## QUOTED PASSAGE
────────

Johan Santana was not at his best Saturday afternoon against the Minnesota Twins. He surrendered five earned runs on eight hits and two walks in six innings.
Usually you can brush off a bad start by Santana, but today was different. Now every start will be put under the microscope as Santana is now in the center of a sex scandal.
The celebrity website TMZ.com reported this week that in October, Santana was investigated for rape in Florida. According to police, the claim was thoroughly investigated and the case was closed due to insufficient evidence.
As a fan of Santana and the Mets you’d like to think this is a matter of “he said, she said” and Santana did nothing criminal. Any wrongdoings Santana may have committed, you’d hope he and his family can reconcile and conduct in privacy.
Did the scandal affect Santana against the Twins?
Santana was not atrocious. He was done in byone bad inning (41 pitches and four runs in the first), much like he was last Sunday against the Yankees (serving up a grand slam in the third inning).
Mets manager Jerry Manuel told the media:
“That I wouldn’t know. That’s not my area of expertise. All I know is that when he gets out there, he competes. I didn’t notice anything in his demeanor that would indicate that was an issue for him.”
What is certain is Santana is not completely healthy after off-season surgery on his elbow. He told Mets Insider:
“After the last surgery I am still recovering from it. Having bone chips in my (left) elbow changed my mechanics a little bit. But I feel much better now. … I am making progress and I’m adjusting.”
Tabloids will give the scandal more attention than it deserves. Gossip sells, and people will talk about Santana and question his character. That’s the nature of the beast.
While I am not going to push this aside and exonerate Santana from this, the case is different from say the Ben Roethlisberger case since this was supposed to be an open and shut case only to be dredged up by TMZ, who love to exploit bad celebrity behavior.
Innocent or guilty, Santana will have to face this off-the-field distraction in the weeks and months ahead.
The story about Johan was alomost a non-event. It never took off. Thank God. Johan has always come across as a stand-up guy. This definitely helps in him getting the benefit of the doubt in the Court of Public Opinion.
As to On-the-Field… Johan’s velocity is unquestionably dropping, and has been consistently over the past 4 years (about 1 MPH each year). But as we have come to see from Johan, it is not velocity, but command that leads to wins. Right now, his command is suffering as well. I’m not saying he is pitching horribly (far from it), but obviously, he is far from the dominant pitcher he was in Minnesota.
Will he regain that form? I think so. Will it be this year…. I don’t know.
Kinda turns up the heat on Omar to pull the trigger on Cliff Lee.

────────

## INFORMATION
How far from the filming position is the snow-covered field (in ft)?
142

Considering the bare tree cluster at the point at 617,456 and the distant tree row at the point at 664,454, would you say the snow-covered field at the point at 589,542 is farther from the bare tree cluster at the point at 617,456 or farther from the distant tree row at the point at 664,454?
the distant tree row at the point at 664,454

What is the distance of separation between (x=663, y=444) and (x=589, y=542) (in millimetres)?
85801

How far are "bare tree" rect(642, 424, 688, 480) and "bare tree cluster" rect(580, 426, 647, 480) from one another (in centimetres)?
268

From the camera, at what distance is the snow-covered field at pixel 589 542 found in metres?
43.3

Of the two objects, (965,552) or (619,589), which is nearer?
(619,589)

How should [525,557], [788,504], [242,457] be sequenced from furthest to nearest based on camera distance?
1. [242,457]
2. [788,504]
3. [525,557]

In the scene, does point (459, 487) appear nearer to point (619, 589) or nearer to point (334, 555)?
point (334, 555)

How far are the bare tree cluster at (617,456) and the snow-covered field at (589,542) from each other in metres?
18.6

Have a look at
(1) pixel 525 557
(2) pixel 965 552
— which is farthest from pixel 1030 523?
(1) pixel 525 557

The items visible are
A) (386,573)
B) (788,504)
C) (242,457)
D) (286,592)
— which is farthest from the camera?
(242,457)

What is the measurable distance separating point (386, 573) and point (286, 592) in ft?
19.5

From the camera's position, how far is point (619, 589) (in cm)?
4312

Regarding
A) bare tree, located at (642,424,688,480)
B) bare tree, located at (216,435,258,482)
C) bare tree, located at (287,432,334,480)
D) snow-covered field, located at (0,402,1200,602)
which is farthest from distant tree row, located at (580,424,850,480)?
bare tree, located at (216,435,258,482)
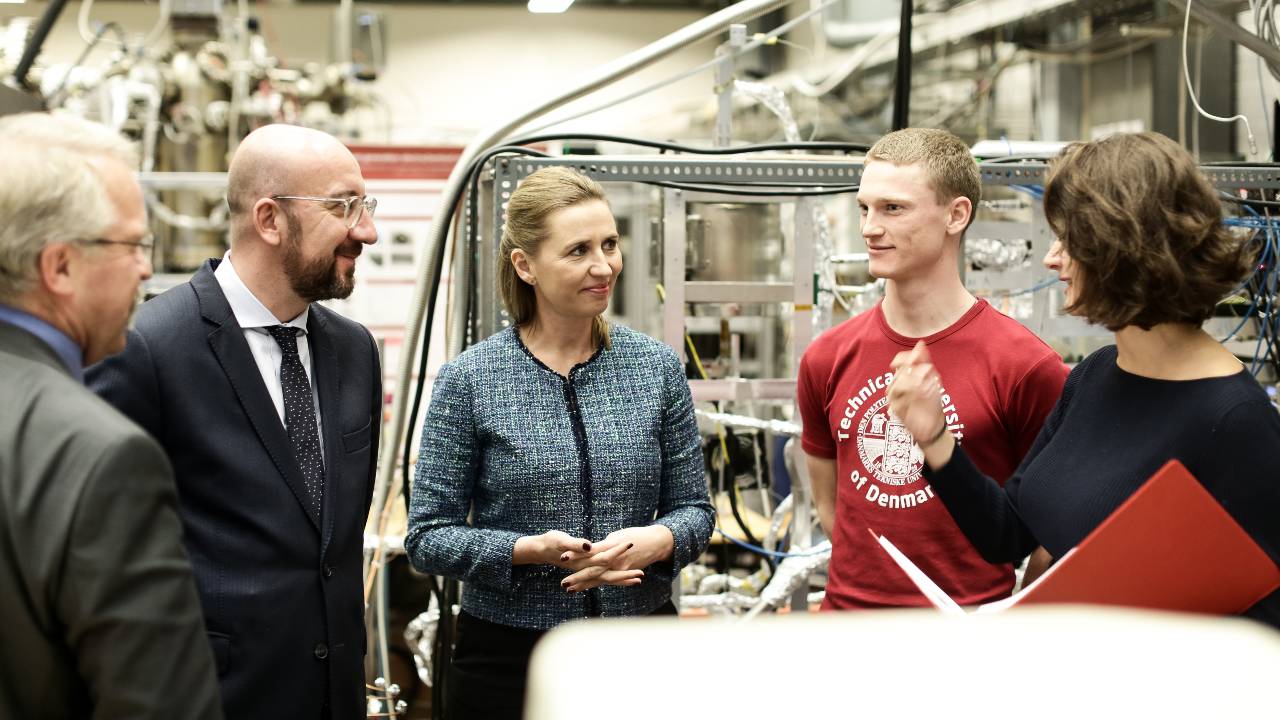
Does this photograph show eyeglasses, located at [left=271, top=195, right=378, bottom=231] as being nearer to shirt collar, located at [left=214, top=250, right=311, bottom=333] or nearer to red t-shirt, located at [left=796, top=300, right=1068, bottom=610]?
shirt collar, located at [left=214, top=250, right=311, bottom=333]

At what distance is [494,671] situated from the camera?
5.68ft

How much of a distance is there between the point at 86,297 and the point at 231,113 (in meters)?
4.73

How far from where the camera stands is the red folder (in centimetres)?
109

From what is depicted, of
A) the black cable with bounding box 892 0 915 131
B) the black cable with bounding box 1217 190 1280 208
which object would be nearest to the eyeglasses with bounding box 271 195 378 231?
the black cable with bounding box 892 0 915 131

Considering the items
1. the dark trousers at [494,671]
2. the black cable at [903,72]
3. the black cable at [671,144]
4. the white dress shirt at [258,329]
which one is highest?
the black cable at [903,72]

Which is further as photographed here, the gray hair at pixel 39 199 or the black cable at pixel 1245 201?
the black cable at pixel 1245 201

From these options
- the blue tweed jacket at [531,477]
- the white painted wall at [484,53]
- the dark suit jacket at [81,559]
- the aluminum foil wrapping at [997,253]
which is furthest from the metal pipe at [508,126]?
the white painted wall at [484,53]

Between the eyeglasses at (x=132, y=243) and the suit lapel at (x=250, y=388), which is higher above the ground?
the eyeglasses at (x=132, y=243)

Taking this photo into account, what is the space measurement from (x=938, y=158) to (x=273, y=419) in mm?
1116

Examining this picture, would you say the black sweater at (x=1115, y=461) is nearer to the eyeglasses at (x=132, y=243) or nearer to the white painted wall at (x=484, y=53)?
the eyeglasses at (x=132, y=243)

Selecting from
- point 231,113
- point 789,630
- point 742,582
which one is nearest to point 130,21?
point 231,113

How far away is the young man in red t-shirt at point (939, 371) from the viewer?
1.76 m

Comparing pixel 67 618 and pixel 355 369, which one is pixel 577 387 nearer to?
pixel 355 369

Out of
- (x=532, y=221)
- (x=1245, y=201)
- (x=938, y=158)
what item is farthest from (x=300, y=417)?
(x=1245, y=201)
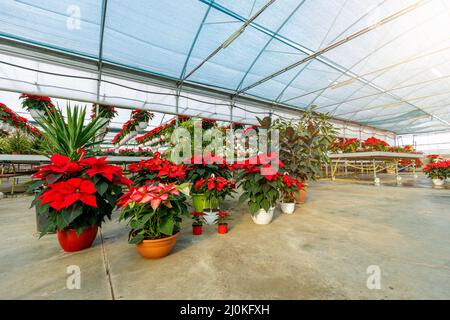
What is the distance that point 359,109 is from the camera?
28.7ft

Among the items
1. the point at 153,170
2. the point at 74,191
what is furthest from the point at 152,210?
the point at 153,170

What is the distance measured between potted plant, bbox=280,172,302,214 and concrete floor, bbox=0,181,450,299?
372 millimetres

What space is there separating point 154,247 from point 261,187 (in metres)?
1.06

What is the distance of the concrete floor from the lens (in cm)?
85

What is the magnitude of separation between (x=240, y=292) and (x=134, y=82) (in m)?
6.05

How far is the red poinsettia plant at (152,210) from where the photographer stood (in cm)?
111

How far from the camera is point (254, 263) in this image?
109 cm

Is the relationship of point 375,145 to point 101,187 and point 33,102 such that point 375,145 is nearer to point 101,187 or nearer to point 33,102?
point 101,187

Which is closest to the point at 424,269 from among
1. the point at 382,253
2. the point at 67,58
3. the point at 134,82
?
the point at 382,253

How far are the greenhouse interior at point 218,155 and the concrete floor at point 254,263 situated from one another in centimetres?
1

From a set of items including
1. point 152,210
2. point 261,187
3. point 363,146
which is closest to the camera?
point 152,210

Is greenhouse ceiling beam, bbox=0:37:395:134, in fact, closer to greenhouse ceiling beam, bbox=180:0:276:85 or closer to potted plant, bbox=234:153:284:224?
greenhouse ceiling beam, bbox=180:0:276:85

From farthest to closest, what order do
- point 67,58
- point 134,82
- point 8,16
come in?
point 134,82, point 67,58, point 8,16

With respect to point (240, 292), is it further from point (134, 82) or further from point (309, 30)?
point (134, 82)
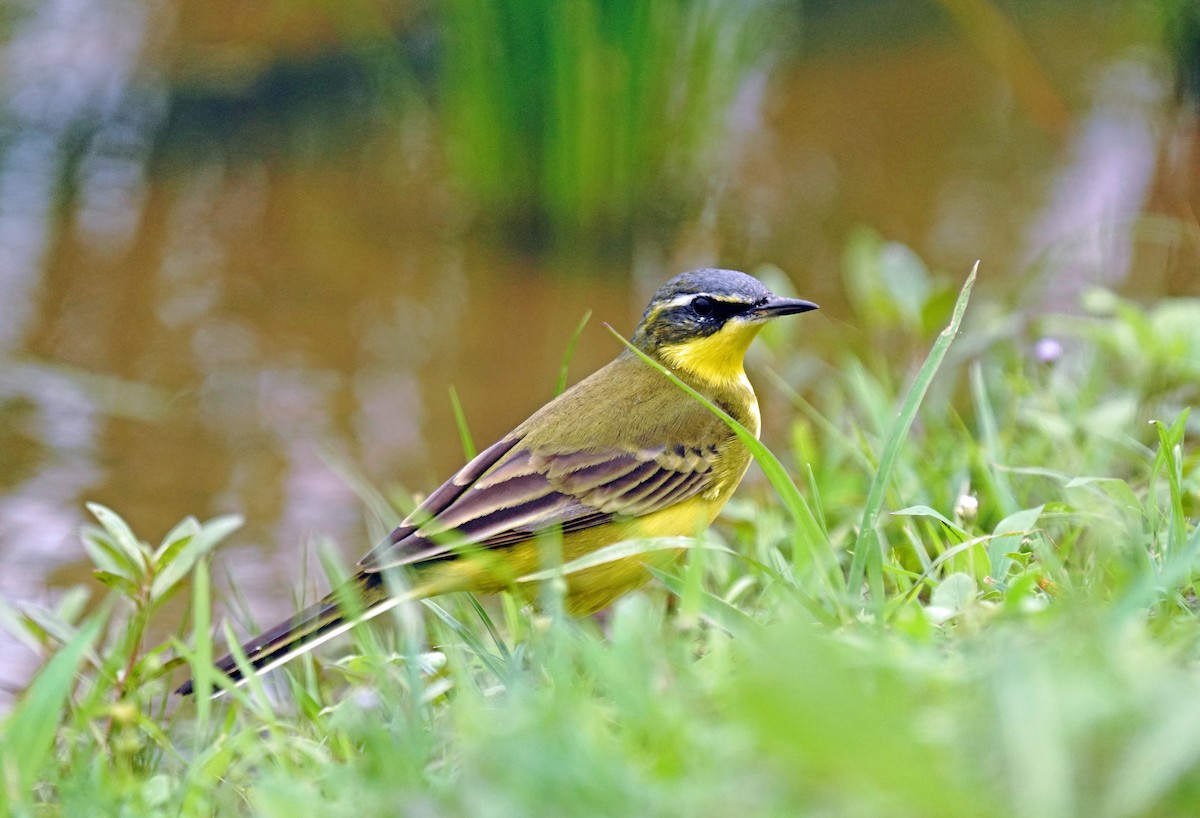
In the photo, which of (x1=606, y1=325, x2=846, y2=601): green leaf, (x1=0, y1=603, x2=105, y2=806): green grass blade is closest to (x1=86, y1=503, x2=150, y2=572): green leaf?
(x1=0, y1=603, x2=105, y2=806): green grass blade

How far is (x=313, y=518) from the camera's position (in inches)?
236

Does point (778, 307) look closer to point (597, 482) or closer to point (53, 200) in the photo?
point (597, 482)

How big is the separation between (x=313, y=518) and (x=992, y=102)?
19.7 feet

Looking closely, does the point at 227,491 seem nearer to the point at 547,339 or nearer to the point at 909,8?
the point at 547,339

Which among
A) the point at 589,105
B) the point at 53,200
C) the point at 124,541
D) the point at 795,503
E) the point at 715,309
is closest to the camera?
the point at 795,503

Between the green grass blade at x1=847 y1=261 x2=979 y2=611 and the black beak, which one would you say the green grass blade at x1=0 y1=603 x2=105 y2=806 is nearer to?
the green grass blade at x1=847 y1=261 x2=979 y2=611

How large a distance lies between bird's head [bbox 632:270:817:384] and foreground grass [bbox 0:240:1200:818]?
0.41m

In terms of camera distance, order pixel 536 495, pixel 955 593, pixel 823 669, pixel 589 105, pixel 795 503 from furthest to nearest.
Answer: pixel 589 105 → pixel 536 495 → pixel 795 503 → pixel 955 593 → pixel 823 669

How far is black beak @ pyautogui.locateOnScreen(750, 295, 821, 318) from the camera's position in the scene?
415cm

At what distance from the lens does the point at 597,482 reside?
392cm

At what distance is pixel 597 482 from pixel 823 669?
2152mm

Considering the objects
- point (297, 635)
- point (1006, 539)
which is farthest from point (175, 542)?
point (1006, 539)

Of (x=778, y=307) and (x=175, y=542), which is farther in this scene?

────────

## WHAT THE EXERCISE ASKS
Translate this sentence from the article on Johan Santana into Spanish: "Innocent or guilty, Santana will have to face this off-the-field distraction in the weeks and months ahead."

## PROBLEM SOLUTION
Inocente o culpable, Santana tendrá que enfrentar esta distracción fuera del campo en las próximas semanas y meses.